Instructions for the task
An exact copy of the data below is required; return it in full.

Collected data:
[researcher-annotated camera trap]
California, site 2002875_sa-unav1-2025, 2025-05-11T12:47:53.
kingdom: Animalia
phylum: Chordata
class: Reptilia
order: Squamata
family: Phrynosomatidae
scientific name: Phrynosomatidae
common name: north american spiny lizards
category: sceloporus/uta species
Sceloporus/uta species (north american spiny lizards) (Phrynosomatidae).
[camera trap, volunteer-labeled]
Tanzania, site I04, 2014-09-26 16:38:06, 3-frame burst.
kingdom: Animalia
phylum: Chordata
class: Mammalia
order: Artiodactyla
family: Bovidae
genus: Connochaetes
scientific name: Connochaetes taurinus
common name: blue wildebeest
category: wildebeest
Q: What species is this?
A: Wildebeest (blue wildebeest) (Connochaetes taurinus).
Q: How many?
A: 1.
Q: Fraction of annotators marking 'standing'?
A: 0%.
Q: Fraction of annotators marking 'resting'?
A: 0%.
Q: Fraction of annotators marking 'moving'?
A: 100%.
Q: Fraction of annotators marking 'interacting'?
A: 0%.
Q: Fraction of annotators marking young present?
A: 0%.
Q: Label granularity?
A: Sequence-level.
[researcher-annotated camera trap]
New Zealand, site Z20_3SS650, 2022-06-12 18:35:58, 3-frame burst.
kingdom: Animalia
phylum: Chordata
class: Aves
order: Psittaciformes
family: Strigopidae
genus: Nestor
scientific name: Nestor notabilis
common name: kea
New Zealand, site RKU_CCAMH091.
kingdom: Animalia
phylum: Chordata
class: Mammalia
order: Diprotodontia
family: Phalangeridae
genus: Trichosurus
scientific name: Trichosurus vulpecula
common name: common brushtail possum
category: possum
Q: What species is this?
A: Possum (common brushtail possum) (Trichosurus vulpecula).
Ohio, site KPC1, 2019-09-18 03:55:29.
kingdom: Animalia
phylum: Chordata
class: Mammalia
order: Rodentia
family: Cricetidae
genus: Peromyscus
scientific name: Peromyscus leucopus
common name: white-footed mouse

Answer below
[researcher-annotated camera trap]
California, site 2002875_sa-unav1-2025, 2025-05-11T12:47:53.
kingdom: Animalia
phylum: Chordata
class: Reptilia
order: Squamata
family: Phrynosomatidae
scientific name: Phrynosomatidae
common name: north american spiny lizards
category: sceloporus/uta species
Sceloporus/uta species (north american spiny lizards) (Phrynosomatidae).
[camera trap, volunteer-labeled]
Tanzania, site I04, 2014-09-26 16:38:06, 3-frame burst.
kingdom: Animalia
phylum: Chordata
class: Mammalia
order: Artiodactyla
family: Bovidae
genus: Connochaetes
scientific name: Connochaetes taurinus
common name: blue wildebeest
category: wildebeest
Q: What species is this?
A: Wildebeest (blue wildebeest) (Connochaetes taurinus).
Q: How many?
A: 1.
Q: Fraction of annotators marking 'standing'?
A: 0%.
Q: Fraction of annotators marking 'resting'?
A: 0%.
Q: Fraction of annotators marking 'moving'?
A: 100%.
Q: Fraction of annotators marking 'interacting'?
A: 0%.
Q: Fraction of annotators marking young present?
A: 0%.
Q: Label granularity?
A: Sequence-level.
[researcher-annotated camera trap]
New Zealand, site Z20_3SS650, 2022-06-12 18:35:58, 3-frame burst.
kingdom: Animalia
phylum: Chordata
class: Aves
order: Psittaciformes
family: Strigopidae
genus: Nestor
scientific name: Nestor notabilis
common name: kea
New Zealand, site RKU_CCAMH091.
kingdom: Animalia
phylum: Chordata
class: Mammalia
order: Diprotodontia
family: Phalangeridae
genus: Trichosurus
scientific name: Trichosurus vulpecula
common name: common brushtail possum
category: possum
Q: What species is this?
A: Possum (common brushtail possum) (Trichosurus vulpecula).
Ohio, site KPC1, 2019-09-18 03:55:29.
kingdom: Animalia
phylum: Chordata
class: Mammalia
order: Rodentia
family: Cricetidae
genus: Peromyscus
scientific name: Peromyscus leucopus
common name: white-footed mouse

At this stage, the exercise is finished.